- What this task involves:
Answer these questions from the message about Castor validation below.
(a) With the help of what is the marshalling validation checking performed?
(b) What kind of parser does parser validation run over the xml?
(c) What is the second listed situation in which errors go undetected?

Keith,

I am pretty fresh to this myself, but my understanding (gleaned from 
Arnaud) is;

marshalling validation turns on grammer and lexical checking of the xml 
during marshalling and unmarshalling. this checking is performed with 
the help of the castor class descriptors.

parser validation causes a sax parser (xerces??) to be run over the xml. 
i don't know exactly when it is run.

my understanding is, that if you want to perform your validation upon 
marshalling and unmarshalling of your xml data, that you should only 
need to turn on marshalling validation. that said, i have some unit 
tests upon which castor marshalling validation does not pick up some 
errors in xml data. some situations where i have errors that go 
undetected are;
(*) boolean attribute value that is not "true", "false", 1 or 0.
(*) choice of mandatory elements where no elements are present.

- Source data:
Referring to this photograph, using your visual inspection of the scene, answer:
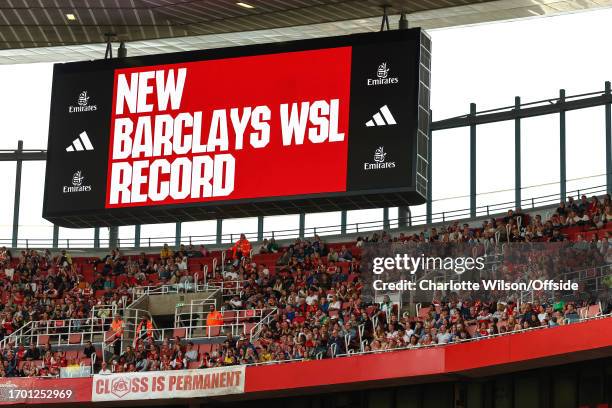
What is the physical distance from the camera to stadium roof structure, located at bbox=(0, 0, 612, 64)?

- Result for this task:
(a) The castor class descriptors.
(b) A SAX parser.
(c) A choice of mandatory elements where no elements are present.